8. The computing device of claim 1, wherein the circuitry is further configured to unwrap the set of images into the set of two-dimensional textures by flattening a depiction of a face of the user in the set of images to fit across a set of segmentation masks.
9. The computing device of claim 1, wherein the circuitry is further configured to generate the blend of the set of two-dimensional textures by:
sequentially blending portions of the set of two-dimensional textures; and
applying the sequentially blended portions of the set of two-dimensional textures to a template texture map.
10. The computing device of claim 9, wherein the circuitry is further configured to apply the sequentially blended portions of the set of two-dimensional textures to the template texture map using one or more Laplacian pyramids.
11. The computing device of claim 1, wherein the circuitry is further configured to mitigate, in the three-dimensional avatar, directional illumination depicted on the head of the user in the set of images.
12. The computing device of claim 1, wherein the circuitry is further configured to evenly illuminate facial features of the user in the three-dimensional avatar despite the facial features being unevenly illuminated in the set of images.
13. The computing device of claim 1, wherein the circuitry is further configured to refine the blend of the two-dimensional textures via a neural network architecture.

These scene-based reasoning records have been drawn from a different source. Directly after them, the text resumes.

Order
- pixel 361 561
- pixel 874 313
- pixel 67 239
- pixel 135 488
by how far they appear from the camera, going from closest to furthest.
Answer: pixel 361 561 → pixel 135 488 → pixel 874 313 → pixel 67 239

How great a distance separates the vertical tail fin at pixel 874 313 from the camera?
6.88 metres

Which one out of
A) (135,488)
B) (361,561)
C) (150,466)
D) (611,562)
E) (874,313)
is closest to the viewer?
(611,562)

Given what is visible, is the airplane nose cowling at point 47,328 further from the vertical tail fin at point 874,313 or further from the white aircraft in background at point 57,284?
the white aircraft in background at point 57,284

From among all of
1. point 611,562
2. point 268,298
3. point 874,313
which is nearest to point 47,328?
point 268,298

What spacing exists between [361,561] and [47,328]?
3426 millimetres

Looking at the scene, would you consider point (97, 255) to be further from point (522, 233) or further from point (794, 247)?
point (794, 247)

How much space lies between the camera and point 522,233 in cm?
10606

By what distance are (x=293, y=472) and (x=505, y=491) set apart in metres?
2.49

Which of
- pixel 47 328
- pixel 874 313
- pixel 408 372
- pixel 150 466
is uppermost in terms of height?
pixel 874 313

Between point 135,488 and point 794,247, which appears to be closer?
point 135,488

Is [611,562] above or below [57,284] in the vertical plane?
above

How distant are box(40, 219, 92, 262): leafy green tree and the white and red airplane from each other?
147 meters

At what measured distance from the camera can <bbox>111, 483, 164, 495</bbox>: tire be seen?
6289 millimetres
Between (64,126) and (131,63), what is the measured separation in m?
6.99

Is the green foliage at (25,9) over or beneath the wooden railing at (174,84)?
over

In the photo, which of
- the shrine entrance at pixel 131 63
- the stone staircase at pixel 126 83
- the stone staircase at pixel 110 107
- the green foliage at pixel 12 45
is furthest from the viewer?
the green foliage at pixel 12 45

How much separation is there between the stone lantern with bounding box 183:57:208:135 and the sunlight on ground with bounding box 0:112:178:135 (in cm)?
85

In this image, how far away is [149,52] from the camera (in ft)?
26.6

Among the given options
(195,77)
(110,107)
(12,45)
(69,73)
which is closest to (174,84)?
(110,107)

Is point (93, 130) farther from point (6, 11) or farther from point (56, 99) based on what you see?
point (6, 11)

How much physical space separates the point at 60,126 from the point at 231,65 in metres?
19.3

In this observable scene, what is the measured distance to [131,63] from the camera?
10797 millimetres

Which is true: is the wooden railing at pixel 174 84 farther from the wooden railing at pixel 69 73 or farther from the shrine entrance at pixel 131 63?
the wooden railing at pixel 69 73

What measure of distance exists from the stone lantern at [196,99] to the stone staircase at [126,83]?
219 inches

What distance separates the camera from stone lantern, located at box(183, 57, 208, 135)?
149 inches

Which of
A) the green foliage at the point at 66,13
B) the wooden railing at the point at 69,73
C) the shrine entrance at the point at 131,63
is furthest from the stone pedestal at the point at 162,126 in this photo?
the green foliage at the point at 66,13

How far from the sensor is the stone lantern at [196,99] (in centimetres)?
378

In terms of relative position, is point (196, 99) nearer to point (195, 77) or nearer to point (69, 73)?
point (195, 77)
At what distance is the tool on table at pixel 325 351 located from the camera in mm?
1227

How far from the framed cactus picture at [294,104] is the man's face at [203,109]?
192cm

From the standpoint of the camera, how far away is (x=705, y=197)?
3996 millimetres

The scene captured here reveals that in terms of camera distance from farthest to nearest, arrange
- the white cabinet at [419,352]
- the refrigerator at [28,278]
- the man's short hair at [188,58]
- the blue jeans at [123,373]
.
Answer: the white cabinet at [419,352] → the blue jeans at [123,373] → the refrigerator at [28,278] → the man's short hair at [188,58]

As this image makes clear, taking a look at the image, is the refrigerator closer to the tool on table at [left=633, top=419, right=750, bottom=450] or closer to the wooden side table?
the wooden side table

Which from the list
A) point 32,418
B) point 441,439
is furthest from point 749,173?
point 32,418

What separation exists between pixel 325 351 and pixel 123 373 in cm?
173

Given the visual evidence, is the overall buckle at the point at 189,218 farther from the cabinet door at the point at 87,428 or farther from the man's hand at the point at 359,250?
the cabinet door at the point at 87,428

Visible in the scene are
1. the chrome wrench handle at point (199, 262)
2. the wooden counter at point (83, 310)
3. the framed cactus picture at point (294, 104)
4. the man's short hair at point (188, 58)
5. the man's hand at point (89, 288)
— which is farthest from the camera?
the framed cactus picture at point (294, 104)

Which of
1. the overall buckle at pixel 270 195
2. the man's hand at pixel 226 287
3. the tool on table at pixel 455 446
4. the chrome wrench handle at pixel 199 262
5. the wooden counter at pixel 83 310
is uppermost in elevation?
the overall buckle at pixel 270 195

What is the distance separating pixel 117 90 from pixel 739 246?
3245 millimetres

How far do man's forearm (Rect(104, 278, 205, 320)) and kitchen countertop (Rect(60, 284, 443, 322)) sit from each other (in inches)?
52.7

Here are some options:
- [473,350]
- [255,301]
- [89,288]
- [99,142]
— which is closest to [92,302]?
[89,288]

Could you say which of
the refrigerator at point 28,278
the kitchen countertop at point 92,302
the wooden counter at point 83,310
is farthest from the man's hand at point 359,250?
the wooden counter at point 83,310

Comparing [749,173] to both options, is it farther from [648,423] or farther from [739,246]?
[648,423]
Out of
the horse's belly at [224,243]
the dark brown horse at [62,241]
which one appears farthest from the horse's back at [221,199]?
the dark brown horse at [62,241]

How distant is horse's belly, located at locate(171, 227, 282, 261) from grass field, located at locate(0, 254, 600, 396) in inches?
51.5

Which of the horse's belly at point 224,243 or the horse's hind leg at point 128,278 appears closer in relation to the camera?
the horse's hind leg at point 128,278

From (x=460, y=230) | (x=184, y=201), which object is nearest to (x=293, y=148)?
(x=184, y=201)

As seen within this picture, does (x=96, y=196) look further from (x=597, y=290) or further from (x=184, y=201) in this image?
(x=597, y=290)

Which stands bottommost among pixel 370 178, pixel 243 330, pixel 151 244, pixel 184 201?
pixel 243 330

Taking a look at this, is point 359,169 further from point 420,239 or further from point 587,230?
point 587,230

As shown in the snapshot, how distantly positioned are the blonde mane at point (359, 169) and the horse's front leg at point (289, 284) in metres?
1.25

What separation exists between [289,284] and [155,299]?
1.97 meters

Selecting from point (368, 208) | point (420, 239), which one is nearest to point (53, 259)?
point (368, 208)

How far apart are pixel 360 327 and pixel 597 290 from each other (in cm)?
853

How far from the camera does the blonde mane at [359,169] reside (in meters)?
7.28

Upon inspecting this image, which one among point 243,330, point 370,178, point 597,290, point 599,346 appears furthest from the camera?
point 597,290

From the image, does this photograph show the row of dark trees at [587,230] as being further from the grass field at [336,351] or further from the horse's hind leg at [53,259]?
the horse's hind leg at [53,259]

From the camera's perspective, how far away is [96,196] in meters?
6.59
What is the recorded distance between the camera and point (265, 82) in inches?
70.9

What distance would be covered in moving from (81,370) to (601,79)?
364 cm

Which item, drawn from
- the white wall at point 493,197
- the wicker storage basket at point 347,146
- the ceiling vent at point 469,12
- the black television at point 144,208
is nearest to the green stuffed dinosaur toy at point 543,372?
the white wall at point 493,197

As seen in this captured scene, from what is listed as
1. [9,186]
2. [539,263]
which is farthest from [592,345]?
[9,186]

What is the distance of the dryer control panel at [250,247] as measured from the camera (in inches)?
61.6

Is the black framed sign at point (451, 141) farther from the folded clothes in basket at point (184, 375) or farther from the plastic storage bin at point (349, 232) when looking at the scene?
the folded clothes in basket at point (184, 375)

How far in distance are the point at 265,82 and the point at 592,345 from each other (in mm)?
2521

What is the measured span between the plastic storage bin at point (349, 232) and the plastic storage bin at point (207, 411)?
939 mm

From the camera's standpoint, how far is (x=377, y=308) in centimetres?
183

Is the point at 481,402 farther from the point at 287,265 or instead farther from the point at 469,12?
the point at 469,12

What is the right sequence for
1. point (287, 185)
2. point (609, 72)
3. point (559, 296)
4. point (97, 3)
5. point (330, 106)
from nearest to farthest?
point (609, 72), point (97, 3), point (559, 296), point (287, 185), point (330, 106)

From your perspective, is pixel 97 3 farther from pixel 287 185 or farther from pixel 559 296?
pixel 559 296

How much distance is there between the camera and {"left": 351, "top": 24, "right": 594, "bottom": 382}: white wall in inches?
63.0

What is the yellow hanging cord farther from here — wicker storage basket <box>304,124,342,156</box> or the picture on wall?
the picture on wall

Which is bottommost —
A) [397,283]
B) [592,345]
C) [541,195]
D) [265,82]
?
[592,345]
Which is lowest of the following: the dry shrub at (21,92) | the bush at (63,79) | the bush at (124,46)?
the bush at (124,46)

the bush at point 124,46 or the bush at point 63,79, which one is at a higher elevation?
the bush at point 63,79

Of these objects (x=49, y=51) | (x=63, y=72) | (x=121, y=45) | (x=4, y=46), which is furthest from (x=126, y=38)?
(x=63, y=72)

14. The computing device of claim 13, wherein the neural network architecture comprises at least one of:
a U-Net;
an artificial neural network; or
a convolutional neural network.
15. The computing device of claim 1, wherein the circuitry comprises a pipeline equipped with a plurality of data processing elements configured to generate the three-dimensional avatar from the set of images.
16. A system comprising:
a camera configured to capture a set of images that depict a head of a user; and
a computing device configured to:
generate a set of two-dimensional textures based at least in part on the set of images; and
generate a three-dimensional avatar that depicts the head of the user with even illumination by applying a blend of the set of two-dimensional textures to a head model.
17. The system of claim 16, wherein the camera comprises a webcam.
18. The system of claim 17, wherein the computing device comprises a laptop into which the webcam is integrated.
19. The system of claim 16, wherein the computing device is further configured to select the set of images for unwrapping into the set of two-dimensional textures due at least in part to the set of images depicting the head of the user from different viewing angles.
20. A method comprising:
generating, by circuitry of a computing device, a set of two-dimensional textures based at least in part on a set of images that depict a head of a user;
generating, by the circuitry, a three-dimensional avatar that depicts the head of the user with even illumination by applying a blend of the set of two-dimensional textures to a head model; and
providing the three-dimensional avatar for presentation by a display device.